WHEREAS, these negotiations have been conducted under cloak of a gag order; and
WHEREAS, the General Assembly should be afforded full access to the facts affecting the negotiations before rendering its final decision; and
WHEREAS, new information not available at the time of consideration of HB 6 (EURCSA) and/or at the issuance of the RFP which led to PSC Order 7199 may be relevant to the final decision of the General Assembly; and
WHEREAS, the decision may involve billions of dollars of ratepayer and public monies which may require a substantial rate increase for which the General Assembly may be held accountable;
NOW, THEREFORE:
BE IT RESOLVED that the General Assembly should know the full implications of its vote before, not after, such vote is cast by the Controller General; and
BE IT FURTHER RESOLVED that we the undersigned are of the considered opinion that before you cast a final vote binding the GENERAL ASSEMBLY, you are obligated to return to the GENERAL ASSEMBLY for instructions as to how the GENERAL ASSEMBLY wishes to vote on the matter in question.

Sincerely,
Harris B. McDowell, III
State Senate, 1st District
Robert L. Venables
State Senate, 21st District
Charles L. Copeland
State Senate, 4th District
Gregory F. Lavelle
State Representative, 11th District
Gerald W. Hocker
State Representative, 38th District
Hazel D. Plant
State Representative, 2nd District
Russell Larson, in a memo dated September 18, replied:
As I have done earlier, it is my intention to meet with the leadership of the General Assembly as well as Senator McDowell and Representative Valihura or, at a minimum, contact each of the aforementioned legislators before I make any decision regarding an agreement for a power purchase agreement.
Should the leadership agree that the entire General Assembly meet before any approvals on proposed Power Purchase Agreements are signed, no decision will be made on my part until the full General Assembly meets in January.
The letter from the six legislators is interesting in several respects:
First, it is dated September 12, two days before the deadline for presenting term sheets to the PSC. There was at that time no immediate decision pending before the PSC and the other state agencies beyond that of setting a timetable for further negotiations. Larson's reply is dated September 18, the Tuesday after the term sheets were submitted.
Second, the letter is couched in the language of a formal resolution, even though it is signed by an ad hoc set of three senators and three representatives.
Third, the letter refers to the negotiations being "conducted under cloak of a gag order" and takes the point of view that "the General Assembly should be afforded full access to the facts affecting the negotiations before rendering its final decision."

* **DATA BLOCK**
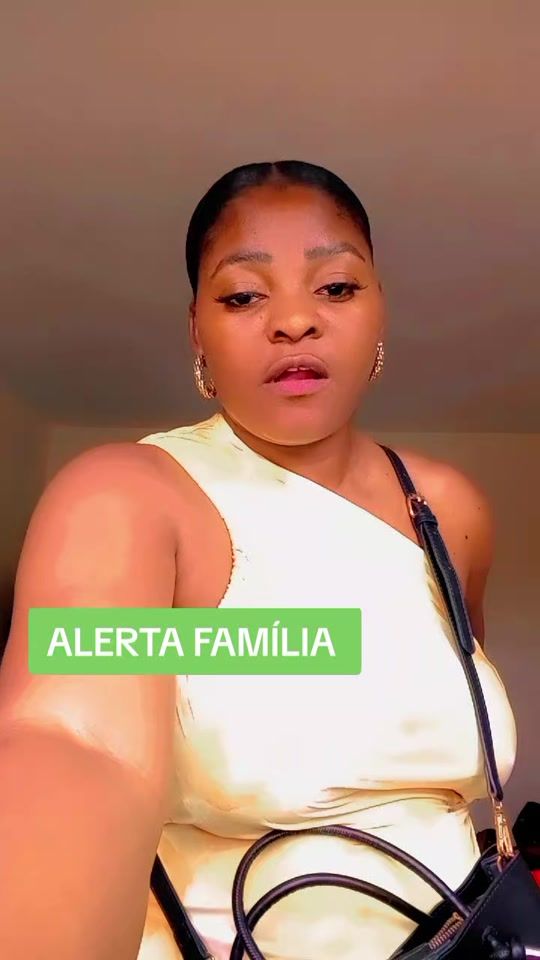 TikTok video thumbnail by adelaidypaiva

* **ASSIGNED TASK A**
According to the page excerpt, what date is on the letter from the six legislators?
* **ASSIGNED TASK B**
Summarize the page excerpt in two sentences.

* **ANSWER BOX A**
September 12

* **ANSWER BOX B**
Three state senators and three state representatives sent a letter, dated September 12 and worded as a formal resolution, saying that the General Assembly should know the full implications of its vote before the Controller General casts it, and that the recipient must return to the General Assembly for instructions before casting a final vote binding it. Russell Larson replied in a memo dated September 18 that he intended to meet with or contact the General Assembly leadership, Senator McDowell and Representative Valihura before any decision on a power purchase agreement, and that he would make no decision until the full General Assembly meets in January if the leadership agreed it should meet first.